The craziest of crazy things is that Rhea Sheehorn appears to be nothing like the character she portrayed.  Not at all. Bagel.  Zip.  At least as she appears on late night talk shows, all chatty and giddy and silly.  How did they reign all of that in so that the Wexler character was so incredibly subtle?  

Well, that's the actor's secret, I guess, though she was a comedian before getting the part on this show, and you know what they say about comedians.  

So. . . I paid $25 so that I wouldn't have to watch the last season between commercials.  I got about twelve hours of show for that, about two dollars an hour.  I am poorer but better off for it.  I am completely convinced that television commercials are responsible for lowering the collective IQ of this nation.  I'll not be submitted.  

But none of that is what I wanted to tell you.  What I wanted to tell you is maudlin, as I said yesterday, and I shouldn't tell it but I will and suffer the ridicule and embarrassment because this is my blog, my record. . . even if at times, it is a broken one.  

So Ili and I watched "Better Call Saul" together, and we rather related to the relationship that was depicted there.  We weren't both attorneys, but one of us was, and a trial attorney, too, so there was that, and I always felt some sort of safety because of it.  I have watched her defend me with a veracity that was both frightening and endearing.  She was smart as well as pretty.  I mean. . . she was more than dangerous.  

We were equally appreciative of the show.  And weirdly, that strange relationship depicted on the screen could kind of make you feel randy.  I don't know.  I'm just saying.  It wasn't like watching "Game of Thrones," for instance, that might leave you weirdly eroticized.  There was a rather strangely erotic quality to the sensual sharing of a beer or a cigarette or a meal as they often did on the show.  Yes, that's it.  It was that quiet but intense intimacy that made that show so fucking good and made you intimately romantic.

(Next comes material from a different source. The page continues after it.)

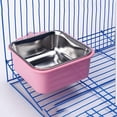 thumbnail image 4 of HZKAICUN Luck Dawn Cat Crate Bowl, Stainless Steel Removable Cage Hanging Bowls with Bolt Holder for Dog Puppy, 4 of 5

I was reminded of all that watching the final season alone in my darkened room.  

But things go wrong, and the last two episodes killed me.  Spoiler alert!  If you haven't watched it yet, you might want to stop reading here.  Things get weird and people get killed and Kim leaves Jimmy.  They are broken by it, but she says that they are bad together, that they do bad things, and in a heart wrenching scene that will win her the Emmy, she breaks down on the ride to the airport (from which she departs to my own home state to work in a sprinkler factory--but that's another deal).  

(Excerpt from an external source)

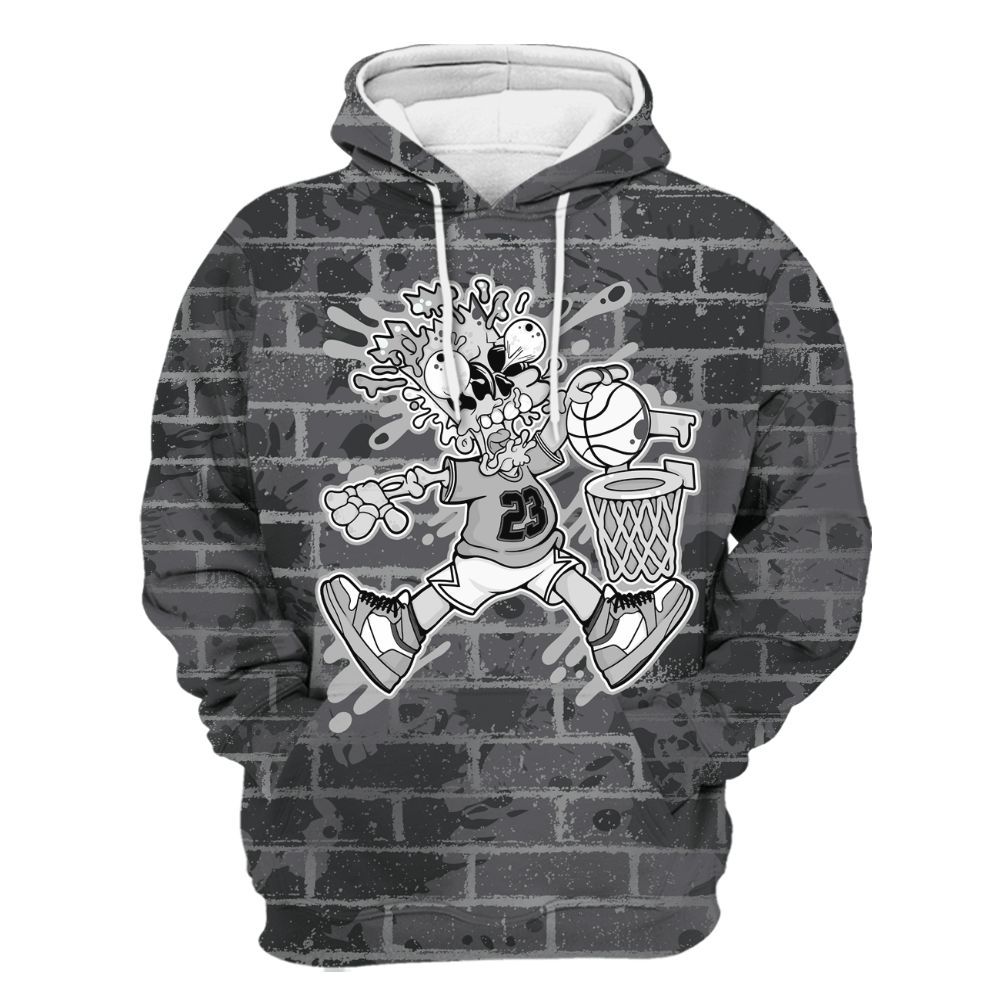 Hoodie To Match White Thunder 4s - 85's Dunks Graphic Halloween All Over Print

Jimmy never recovers.  Perhaps neither of them do.  Seven years later, though, when he falls on his sword for her and goes to prison for 86 years. . . well. . . I'll have to watch that ending again.  What is it she feels when she turns to go after visiting him in prison?  That's the freaking mystery.  That's the tell. 

And that's the thing, ain't it?  What do you do in those big gaps, those extended silences in the midnight of the soul, wondering what someone might be thinking, feeling, a million miles away.

And so, yea.  Screw you.  I told you it was maudlin.  

O.K.  Today I make navy bean soup and cornbread.  Not sure if I will make the cornbread.  I might buy some.  The key question is what do I pair with that?  I'm not sure.  Could a Pinot Noir work?  I think it might.  

In all, I will have a busy Labor Day.  I need to make a schedule, make a plan.  I want to be productive again.  This lying about like a sack of shit is over.  I still have a couple more years to become immortal through fame.  I should be close, you know, but it is always that last little bit that is most difficult.  

Oh. . . Burning Man finishes today, and I've not gotten a single report from our correspondent.  I don't know.  Maybe there is no cell service out there.  But then where are all those online images coming from? But what's up with "Burning Man"?  Isn't this 2022?  Who are these people supporting something like this?  Shouldn't it be "Burning Person"?  

Jesus Christ, people. . . try to keep up.